Impose le mani su di lei 
e subito quella si raddrizzò e glorificava Dio (Lc 13,12-13)

Lo sguardo di Paolo, che oggi inabissa — anche il nostro sguardo — nelle profondità del mistero di Dio che ci abita e ci possiede, ci offre una chiave davvero inedita per cogliere il segreto di questo miracolo privo di qualsiasi richiesta di aiuto. Essere partecipi dei processi di guarigione a cui il Signore vuole condurci e collaborare con la sua grazia attraverso l’invocazione della preghiera sono, certamente, punti indiscutibili della vita spirituale. Tuttavia non dovremmo mai dimenticare che la preghiera non è un’opera nostra, ma l’opera dello Spirito che in noi, incessantemente, si rivolge al Padre per mezzo del Figlio.  

«E voi non avete ricevuto uno spirito da schiavi per ricadere nella paura,
ma avete ricevuto lo Spirito che rende figli adottivi,
per mezzo del quale gridiamo: “Abbà! Padre!”» (Rm 8,15)

__Dati del compito__:

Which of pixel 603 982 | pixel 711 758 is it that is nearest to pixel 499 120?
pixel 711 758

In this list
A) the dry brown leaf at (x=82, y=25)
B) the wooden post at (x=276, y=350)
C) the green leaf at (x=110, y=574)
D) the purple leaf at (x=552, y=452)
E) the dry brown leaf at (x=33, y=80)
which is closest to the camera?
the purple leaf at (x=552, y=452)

__I tuoi compiti__:
1 – Trascrivi dall'estratto della pagina il passo compreso tra "Lo sguardo di" e "mezzo del Figlio.", estremi inclusi.
2 – Inserisci tutti i record in un CSV a due colonne, testo e soluzione, con una riga per ciascun record. Nella colonna testo va il testo del record, nella colonna soluzione la sua risposta; ogni campo va tra virgolette e gli a capo diventano spazi.

__Risultati attesi__:
1 –
Lo sguardo di Paolo, che oggi inabissa — anche il nostro sguardo — nelle profondità del mistero di Dio che ci abita e ci possiede, ci offre una chiave davvero inedita per cogliere il segreto di questo miracolo privo di qualsiasi richiesta di aiuto. Essere partecipi dei processi di guarigione a cui il Signore vuole condurci e collaborare con la sua grazia attraverso l’invocazione della preghiera sono, certamente, punti indiscutibili della vita spirituale. Tuttavia non dovremmo mai dimenticare che la preghiera non è un’opera nostra, ma l’opera dello Spirito che in noi, incessantemente, si rivolge al Padre per mezzo del Figlio.

2 –
testo,soluzione
"Which of pixel 603 982 | pixel 711 758 is it that is nearest to pixel 499 120?","pixel 711 758"
"In this list A) the dry brown leaf at (x=82, y=25) B) the wooden post at (x=276, y=350) C) the green leaf at (x=110, y=574) D) the purple leaf at (x=552, y=452) E) the dry brown leaf at (x=33, y=80) which is closest to the camera?","the purple leaf at (x=552, y=452)"